CodexAPI

Use Codex or Cursor agents from python as easily as calling a function, using your CLI auth instead of the API.

Note: this project is not affiliated with OpenAI in any way. Thanks for the awesome tools and models though!

Requirements

Codex CLI installed and authenticated (codex must be on your PATH), or
Cursor Agent CLI installed and authenticated (cursor must be on your PATH).
Python 3.8+.

Install

pip install codexapi

Quickstart

from codexapi import agent, Agent, Task

# Run one-shot tasks as a function call
print(agent("Say hello"))

# Run a multi-turn conversation as a session
session = Agent(cwd="/path/to/project")
print(session("Summarize this repo."))
print(session("Now list any risks."))

# Save and resume a session later
thread_id = session.thread_id
session2 = Agent(cwd="/path/to/project", thread_id=thread_id)
print(session2("Continue from where we left off."))

# Define a task with a checker
class RepoTask(Task):
    def check(self):
        # Return an error string if something is wrong, or None/"" if OK
        return None

task = RepoTask("Summarize this repo.", cwd="/path/to/project")
result = task()
print(result.success, result.summary)

For a one-shot run with live progress, use AsyncAgent:

from codexapi import AsyncAgent

agent = AsyncAgent.start(
    "Investigate the bug and write a report.",
    cwd="/path/to/repo",
    name="bug-investigation",
)

for update in agent.watch(poll_interval=2.0):
    print(update["activity"])
    print(update["progress"])

Use backend="cursor" (or set CODEXAPI_BACKEND=cursor) to switch to the Cursor agent backend.

CLI

After installing, use the codexapi command:

codexapi --version
codexapi run "Summarize this repo."
codexapi run --cwd /path/to/project "Fix the failing tests."
echo "Say hello." | codexapi run
codexapi run --backend cursor "Summarize this repo."

codexapi task exits with code 0 on success and 1 on failure.

codexapi task "Fix the failing tests." --max-iterations 5
codexapi task -f task.yaml
codexapi task -f task.yaml -i README.md

Create a new task file template:

codexapi create task.yaml
codexapi create my_task   # adds .yaml

Progress is shown by default for codexapi task; use --quiet to suppress it. When using --item, the task file must include at least one {{item}} placeholder.

Task files default to using the standard check prompt for the task. Set check: "None" to skip verification. Use max_iterations in the task file to override the default iteration cap (0 means unlimited).
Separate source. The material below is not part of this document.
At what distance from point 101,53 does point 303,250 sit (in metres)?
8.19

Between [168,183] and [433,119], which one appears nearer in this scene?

Checks are wrapped with the verifier prompt, include the agent output, and expect JSON with success/reason.

Take tasks from a GitHub Project (requires gh-task):

codexapi task -p owner/projects/3 -n "Your Name" -s Ready task_a.yaml task_b.yaml

Filter project issues by title before taking them:

codexapi task -p owner/projects/3 -n "Your Name" --only-matching "/n300/" task_a.yaml task_b.yaml

Reset owned tasks on a GitHub Project back to Ready:

codexapi reset -p owner/projects/3
codexapi reset -p owner/projects/3 -d   # also removes the Progress section

Task labels are derived from task filenames (basename without extension). The issue title/body become {{item}} after removing any existing ## Progress section.

Example task progress run:

./examples/example_task_progress.sh

Show running sessions and their latest activity:

codexapi top

Press h for keys. codexapi top and codexapi limit are Codex-only.

Resume a session and print the thread/session id to stderr:

codexapi run --thread-id THREAD_ID --print-thread-id "Continue where we left off."

Use --no-yolo to disable --yolo (Codex uses --full-auto). Use --include-thinking to return all agent messages joined together for codexapi run (Codex only).

Lead mode periodically checks in on a long-running agent session with the current time and prints JSON status updates. The agent controls the loop by setting continue to true/false in its JSON response. Each check-in expects JSON keys: status (one line), continue (bool), and optional comments (string). If the JSON is invalid, lead asks the agent once to retry before stopping with an error. When ~/.pushover is configured, lead sends a notification when it stops.

Lead mode also uses a leadbook file as the agent's working page. By default this is LEADBOOK.md in the working directory. The leadbook content is injected into each check-in prompt so the agent can keep its working picture current. Use --leadbook PATH to point at a different file, or --no-leadbook to disable. Use -f/--prompt-file to read the prompt from a file. If the leadbook does not exist, lead creates it with a template.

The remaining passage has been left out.